Given instruction — Format the lines of the listing, from the one holding "Could you tell" through the end of the listing inclusive, as a Markdown table with a Row column giving the row number and a Text column giving the line, omitting blank lines.

Information provided —
----------------
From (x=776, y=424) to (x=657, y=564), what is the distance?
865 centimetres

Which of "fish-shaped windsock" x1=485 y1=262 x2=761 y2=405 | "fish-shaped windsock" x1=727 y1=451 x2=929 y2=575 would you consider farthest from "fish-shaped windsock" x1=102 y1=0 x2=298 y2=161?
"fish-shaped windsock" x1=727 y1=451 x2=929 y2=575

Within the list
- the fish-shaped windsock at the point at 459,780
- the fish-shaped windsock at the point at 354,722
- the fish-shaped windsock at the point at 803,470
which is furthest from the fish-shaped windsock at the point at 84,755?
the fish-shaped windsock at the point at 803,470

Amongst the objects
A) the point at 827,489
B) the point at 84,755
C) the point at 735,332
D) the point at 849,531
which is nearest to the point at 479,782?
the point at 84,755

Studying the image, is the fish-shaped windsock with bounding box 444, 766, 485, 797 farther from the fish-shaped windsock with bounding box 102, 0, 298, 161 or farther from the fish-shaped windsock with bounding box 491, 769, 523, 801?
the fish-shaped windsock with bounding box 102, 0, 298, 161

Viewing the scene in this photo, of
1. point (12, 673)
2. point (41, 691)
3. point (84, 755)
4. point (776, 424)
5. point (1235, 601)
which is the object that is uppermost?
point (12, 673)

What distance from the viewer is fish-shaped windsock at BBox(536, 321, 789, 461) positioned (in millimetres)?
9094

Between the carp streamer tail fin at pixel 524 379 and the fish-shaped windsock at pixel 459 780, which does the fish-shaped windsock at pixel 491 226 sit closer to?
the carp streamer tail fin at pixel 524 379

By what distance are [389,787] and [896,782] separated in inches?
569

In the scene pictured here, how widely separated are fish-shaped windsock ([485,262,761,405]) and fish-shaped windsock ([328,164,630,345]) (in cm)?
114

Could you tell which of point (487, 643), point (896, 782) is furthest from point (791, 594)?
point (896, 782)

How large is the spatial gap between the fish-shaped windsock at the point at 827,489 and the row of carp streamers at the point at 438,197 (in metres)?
----------------
Response to the exercise —
| Row | Text |
|---|---|
| 1 | Could you tell which of point (487, 643), point (896, 782) is furthest from point (791, 594)? |
| 2 | point (896, 782) |
| 3 | How large is the spatial gap between the fish-shaped windsock at the point at 827,489 and the row of carp streamers at the point at 438,197 (in metres)? |